BRUNO DIATTA, LA COURONNE ET LES ÉPINES
POINT DE MIRE SENEPLUS - Ces politiciens qui angélisent Bruno, le couvrent d’éloge et de larmes, lui ont pourtant fait avaler des couleuvres sans aménités dans le cadre de son travail
Rigueur, sens de l'Etat, fidélité à la République, Bruno Diatta était une référence et un exemple. Ainsi la République a rendu un hommage national le jeudi 27 septembre 2018 à cet homme d’Etat et serviteur de la République qui fait incontestablement partie des Sénégalais dont les noms resteront gravés à jamais dans l’histoire du pays. Mais cette couronne d’hommages cache mal les épines sur lesquelles Bruno a marché pendant plusieurs années dans l’exécution de sa mission.

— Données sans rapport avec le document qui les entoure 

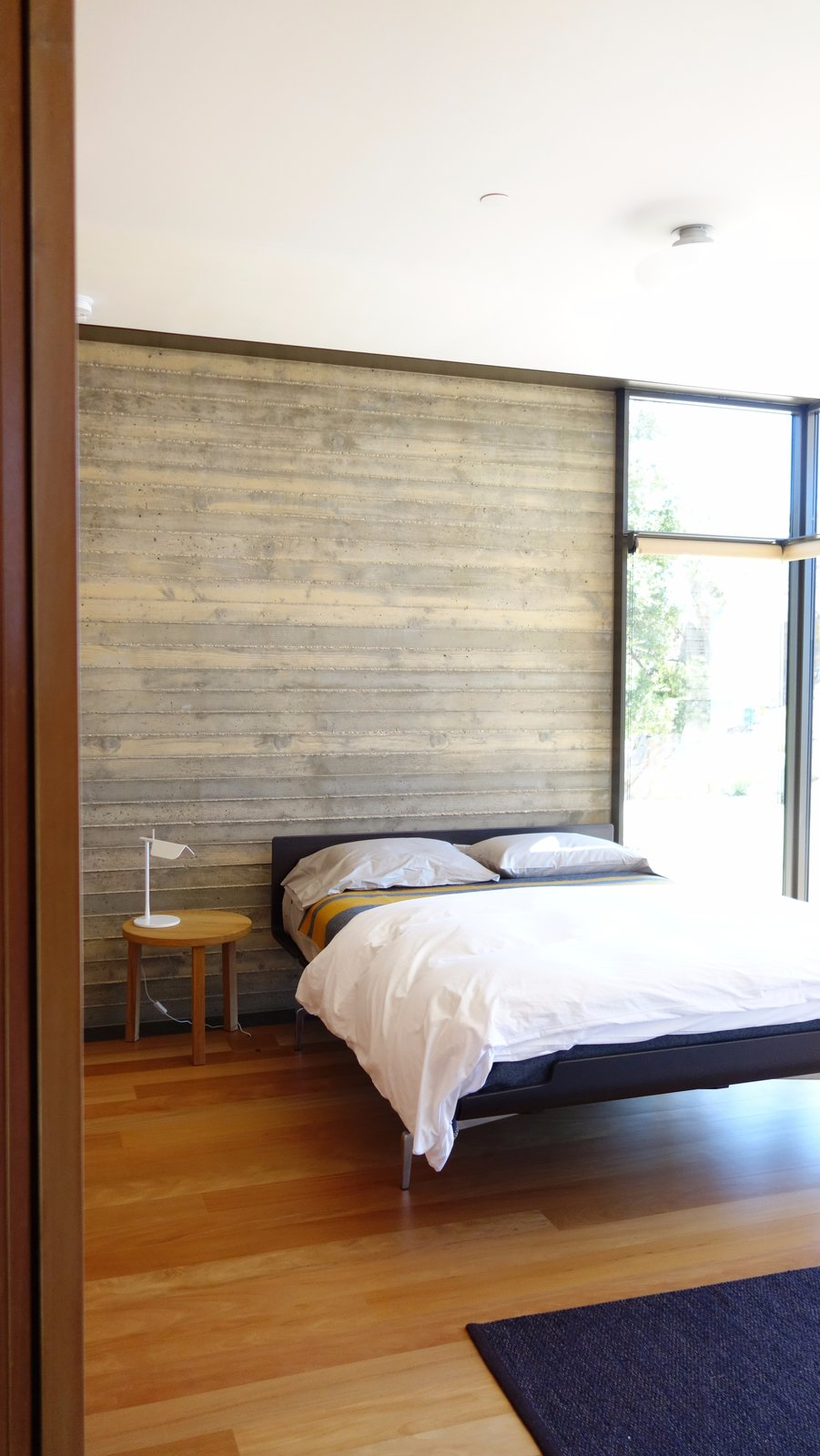 Tagged: Bedroom, Bed, Night Stands, and Medium Hardwood Floor.  Photo 8 of 13 in Take Your Next Vacation in a Midcentury Home in the Santa Monica Mountains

Le chef du protocole de la Présidence, Bruno Diatta, a tiré discrètement sa révérence ce 21 septembre 2018. Comme à l’accoutumée, la classe politique et les citoyens lambda qui ne le connaissent qu’à travers la télévision lui ont rendu un hommage unanime. Le concert d’hommages posthume de femmes et d’hommes politiques témoigne de la dimension exceptionnelle du disparu. Si la nation lui a rendu un hommage national, c’est parce qu’il a été un digne fils de ce pays, un pays qu’il a chéri et servi sa patrie avec amour et passion. Il était un homme réservé, affable, serviable, dévoué, loyal. Sa rigueur, son sérieux, son expérience, voire son expertise, ses compétences sont reconnus et unanimement appréciés. Mais aussi son humilité, sa modestie, son élégance vestimentaire légendaire. Fatigué et souffrant, il l’était mais dans la discrétion. Son stoïcisme extraordinaire est la preuve que Bruno a joué sa partition jusqu’à son dernier souffle au service de son pays.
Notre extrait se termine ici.